§ AIM OF THE TASK: Go through the entries below and print, exactly, the lines starting at the one with "family: Leporidae" and ending at the one with "common name: large-antlered muntjac", keeping both ends and no others.

§ SOURCE DATA:
━━━━━━━━

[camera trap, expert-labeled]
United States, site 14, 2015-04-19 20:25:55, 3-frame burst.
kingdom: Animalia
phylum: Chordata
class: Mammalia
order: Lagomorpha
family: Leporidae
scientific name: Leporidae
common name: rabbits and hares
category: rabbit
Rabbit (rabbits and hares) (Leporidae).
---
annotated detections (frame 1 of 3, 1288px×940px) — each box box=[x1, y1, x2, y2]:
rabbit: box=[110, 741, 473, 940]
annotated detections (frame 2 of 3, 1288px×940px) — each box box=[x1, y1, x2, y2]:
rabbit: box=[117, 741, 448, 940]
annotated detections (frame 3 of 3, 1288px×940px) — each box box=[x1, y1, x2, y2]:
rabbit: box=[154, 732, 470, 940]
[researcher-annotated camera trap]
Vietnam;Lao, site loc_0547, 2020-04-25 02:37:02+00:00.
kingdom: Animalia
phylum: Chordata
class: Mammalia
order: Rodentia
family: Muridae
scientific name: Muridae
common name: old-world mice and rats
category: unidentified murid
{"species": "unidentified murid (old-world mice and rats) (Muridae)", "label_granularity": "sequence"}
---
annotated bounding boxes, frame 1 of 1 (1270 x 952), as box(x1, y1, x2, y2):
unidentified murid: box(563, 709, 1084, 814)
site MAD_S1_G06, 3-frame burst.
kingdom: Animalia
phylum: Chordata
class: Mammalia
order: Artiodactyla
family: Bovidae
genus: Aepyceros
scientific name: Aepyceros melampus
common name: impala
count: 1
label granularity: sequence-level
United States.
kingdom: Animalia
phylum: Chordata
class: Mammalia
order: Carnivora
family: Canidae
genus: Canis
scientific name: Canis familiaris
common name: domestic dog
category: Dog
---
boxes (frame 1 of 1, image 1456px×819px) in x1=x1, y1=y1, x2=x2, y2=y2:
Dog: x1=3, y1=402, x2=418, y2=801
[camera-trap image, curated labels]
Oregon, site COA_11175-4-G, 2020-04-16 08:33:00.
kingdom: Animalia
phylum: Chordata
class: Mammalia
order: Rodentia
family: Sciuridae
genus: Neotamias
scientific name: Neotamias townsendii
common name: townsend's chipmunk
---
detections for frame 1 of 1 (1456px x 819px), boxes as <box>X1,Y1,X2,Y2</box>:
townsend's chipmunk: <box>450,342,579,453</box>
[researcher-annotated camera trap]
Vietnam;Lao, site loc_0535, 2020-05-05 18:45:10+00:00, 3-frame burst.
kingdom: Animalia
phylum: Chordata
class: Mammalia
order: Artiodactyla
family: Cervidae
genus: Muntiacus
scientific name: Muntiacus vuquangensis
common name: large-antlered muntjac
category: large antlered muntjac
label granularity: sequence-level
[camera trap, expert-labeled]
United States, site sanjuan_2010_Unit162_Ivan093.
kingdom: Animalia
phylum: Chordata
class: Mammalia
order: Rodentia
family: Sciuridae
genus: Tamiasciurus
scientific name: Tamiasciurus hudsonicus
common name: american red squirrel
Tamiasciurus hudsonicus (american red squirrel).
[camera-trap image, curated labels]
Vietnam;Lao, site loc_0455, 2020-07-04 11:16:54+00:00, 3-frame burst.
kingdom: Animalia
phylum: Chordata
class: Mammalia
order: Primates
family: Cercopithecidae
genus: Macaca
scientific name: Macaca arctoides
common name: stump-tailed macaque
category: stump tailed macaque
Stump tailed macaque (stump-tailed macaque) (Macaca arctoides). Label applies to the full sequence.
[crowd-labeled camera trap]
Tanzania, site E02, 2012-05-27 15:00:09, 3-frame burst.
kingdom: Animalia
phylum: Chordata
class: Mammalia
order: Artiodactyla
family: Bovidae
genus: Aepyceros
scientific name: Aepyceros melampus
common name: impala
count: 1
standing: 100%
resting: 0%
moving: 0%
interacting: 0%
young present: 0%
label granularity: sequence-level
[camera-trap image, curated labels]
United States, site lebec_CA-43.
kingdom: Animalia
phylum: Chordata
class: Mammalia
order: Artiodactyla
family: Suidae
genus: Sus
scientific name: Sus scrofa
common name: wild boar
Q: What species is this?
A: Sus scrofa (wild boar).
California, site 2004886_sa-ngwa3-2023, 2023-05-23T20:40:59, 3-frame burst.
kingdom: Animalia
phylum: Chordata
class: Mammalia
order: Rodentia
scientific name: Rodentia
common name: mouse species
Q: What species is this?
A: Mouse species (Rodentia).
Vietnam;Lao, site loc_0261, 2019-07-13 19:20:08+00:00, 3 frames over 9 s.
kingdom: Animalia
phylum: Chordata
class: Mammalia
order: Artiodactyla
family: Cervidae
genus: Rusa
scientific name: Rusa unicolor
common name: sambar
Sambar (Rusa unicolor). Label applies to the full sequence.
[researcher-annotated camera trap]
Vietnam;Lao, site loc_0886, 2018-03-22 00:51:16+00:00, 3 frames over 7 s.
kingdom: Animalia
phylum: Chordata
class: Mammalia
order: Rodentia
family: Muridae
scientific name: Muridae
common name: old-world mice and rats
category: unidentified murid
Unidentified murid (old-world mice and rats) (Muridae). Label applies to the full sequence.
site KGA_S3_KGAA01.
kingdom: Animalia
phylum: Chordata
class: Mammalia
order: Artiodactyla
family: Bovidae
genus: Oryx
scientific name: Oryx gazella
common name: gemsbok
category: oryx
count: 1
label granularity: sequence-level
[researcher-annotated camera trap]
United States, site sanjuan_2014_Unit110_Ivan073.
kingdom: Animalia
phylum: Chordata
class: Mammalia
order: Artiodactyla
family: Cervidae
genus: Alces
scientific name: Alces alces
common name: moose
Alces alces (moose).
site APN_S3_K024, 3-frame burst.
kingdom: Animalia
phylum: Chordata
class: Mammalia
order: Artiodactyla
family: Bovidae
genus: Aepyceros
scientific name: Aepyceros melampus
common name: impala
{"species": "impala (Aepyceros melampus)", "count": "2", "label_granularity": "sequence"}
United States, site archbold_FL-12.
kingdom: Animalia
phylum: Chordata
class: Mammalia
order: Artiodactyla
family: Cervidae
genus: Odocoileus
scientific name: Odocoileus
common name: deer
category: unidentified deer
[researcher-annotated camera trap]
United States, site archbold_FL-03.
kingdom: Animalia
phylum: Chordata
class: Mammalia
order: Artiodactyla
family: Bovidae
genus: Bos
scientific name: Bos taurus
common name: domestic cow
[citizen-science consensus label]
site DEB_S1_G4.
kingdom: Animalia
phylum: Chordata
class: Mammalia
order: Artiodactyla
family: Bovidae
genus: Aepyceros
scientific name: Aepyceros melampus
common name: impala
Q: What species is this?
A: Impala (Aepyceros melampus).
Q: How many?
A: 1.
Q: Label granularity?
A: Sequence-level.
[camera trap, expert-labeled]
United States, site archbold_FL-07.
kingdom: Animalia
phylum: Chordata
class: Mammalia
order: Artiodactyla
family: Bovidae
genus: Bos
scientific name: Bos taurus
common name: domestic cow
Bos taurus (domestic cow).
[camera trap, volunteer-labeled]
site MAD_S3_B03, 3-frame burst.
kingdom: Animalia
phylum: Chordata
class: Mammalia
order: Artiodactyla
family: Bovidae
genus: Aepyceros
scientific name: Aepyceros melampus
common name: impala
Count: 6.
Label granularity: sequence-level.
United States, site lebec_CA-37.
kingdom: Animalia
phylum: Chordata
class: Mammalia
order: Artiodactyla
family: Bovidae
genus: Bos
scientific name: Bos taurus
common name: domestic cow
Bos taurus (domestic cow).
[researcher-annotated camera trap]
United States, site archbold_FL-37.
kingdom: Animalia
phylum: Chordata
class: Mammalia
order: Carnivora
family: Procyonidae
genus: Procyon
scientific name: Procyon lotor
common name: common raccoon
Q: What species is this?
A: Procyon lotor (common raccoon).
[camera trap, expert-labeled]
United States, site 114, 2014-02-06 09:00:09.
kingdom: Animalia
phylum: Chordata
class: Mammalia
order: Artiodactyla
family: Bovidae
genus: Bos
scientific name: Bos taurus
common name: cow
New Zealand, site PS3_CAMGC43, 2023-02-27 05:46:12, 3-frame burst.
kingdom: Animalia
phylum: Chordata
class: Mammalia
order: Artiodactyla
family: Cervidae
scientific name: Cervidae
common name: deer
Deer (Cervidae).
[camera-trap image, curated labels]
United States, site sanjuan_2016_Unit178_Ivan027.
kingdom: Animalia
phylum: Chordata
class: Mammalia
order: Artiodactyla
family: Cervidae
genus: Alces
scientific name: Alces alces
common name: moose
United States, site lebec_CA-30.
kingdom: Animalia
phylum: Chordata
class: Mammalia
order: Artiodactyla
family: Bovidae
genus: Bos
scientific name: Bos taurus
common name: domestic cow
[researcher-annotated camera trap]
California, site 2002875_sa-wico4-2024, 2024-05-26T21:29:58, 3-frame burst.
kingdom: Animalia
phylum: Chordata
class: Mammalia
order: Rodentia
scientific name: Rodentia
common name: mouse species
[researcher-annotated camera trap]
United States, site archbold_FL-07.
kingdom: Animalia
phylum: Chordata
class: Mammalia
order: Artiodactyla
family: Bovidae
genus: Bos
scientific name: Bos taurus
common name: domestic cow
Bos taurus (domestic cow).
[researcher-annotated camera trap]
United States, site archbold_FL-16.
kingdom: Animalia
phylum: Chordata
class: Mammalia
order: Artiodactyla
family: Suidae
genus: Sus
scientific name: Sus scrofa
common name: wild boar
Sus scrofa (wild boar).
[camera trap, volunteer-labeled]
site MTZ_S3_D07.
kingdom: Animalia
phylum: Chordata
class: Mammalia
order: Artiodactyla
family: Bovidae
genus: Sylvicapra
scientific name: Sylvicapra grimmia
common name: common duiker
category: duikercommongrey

━━━━━━━━

§ WRITTEN SOLUTION:
family: Leporidae
scientific name: Leporidae
common name: rabbits and hares
category: rabbit
Rabbit (rabbits and hares) (Leporidae).
---
annotated detections (frame 1 of 3, 1288px×940px) — each box box=[x1, y1, x2, y2]:
rabbit: box=[110, 741, 473, 940]
annotated detections (frame 2 of 3, 1288px×940px) — each box box=[x1, y1, x2, y2]:
rabbit: box=[117, 741, 448, 940]
annotated detections (frame 3 of 3, 1288px×940px) — each box box=[x1, y1, x2, y2]:
rabbit: box=[154, 732, 470, 940]
[researcher-annotated camera trap]
Vietnam;Lao, site loc_0547, 2020-04-25 02:37:02+00:00.
kingdom: Animalia
phylum: Chordata
class: Mammalia
order: Rodentia
family: Muridae
scientific name: Muridae
common name: old-world mice and rats
category: unidentified murid
{"species": "unidentified murid (old-world mice and rats) (Muridae)", "label_granularity": "sequence"}
---
annotated bounding boxes, frame 1 of 1 (1270 x 952), as box(x1, y1, x2, y2):
unidentified murid: box(563, 709, 1084, 814)
site MAD_S1_G06, 3-frame burst.
kingdom: Animalia
phylum: Chordata
class: Mammalia
order: Artiodactyla
family: Bovidae
genus: Aepyceros
scientific name: Aepyceros melampus
common name: impala
count: 1
label granularity: sequence-level
United States.
kingdom: Animalia
phylum: Chordata
class: Mammalia
order: Carnivora
family: Canidae
genus: Canis
scientific name: Canis familiaris
common name: domestic dog
category: Dog
---
boxes (frame 1 of 1, image 1456px×819px) in x1=x1, y1=y1, x2=x2, y2=y2:
Dog: x1=3, y1=402, x2=418, y2=801
[camera-trap image, curated labels]
Oregon, site COA_11175-4-G, 2020-04-16 08:33:00.
kingdom: Animalia
phylum: Chordata
class: Mammalia
order: Rodentia
family: Sciuridae
genus: Neotamias
scientific name: Neotamias townsendii
common name: townsend's chipmunk
---
detections for frame 1 of 1 (1456px x 819px), boxes as <box>X1,Y1,X2,Y2</box>:
townsend's chipmunk: <box>450,342,579,453</box>
[researcher-annotated camera trap]
Vietnam;Lao, site loc_0535, 2020-05-05 18:45:10+00:00, 3-frame burst.
kingdom: Animalia
phylum: Chordata
class: Mammalia
order: Artiodactyla
family: Cervidae
genus: Muntiacus
scientific name: Muntiacus vuquangensis
common name: large-antlered muntjac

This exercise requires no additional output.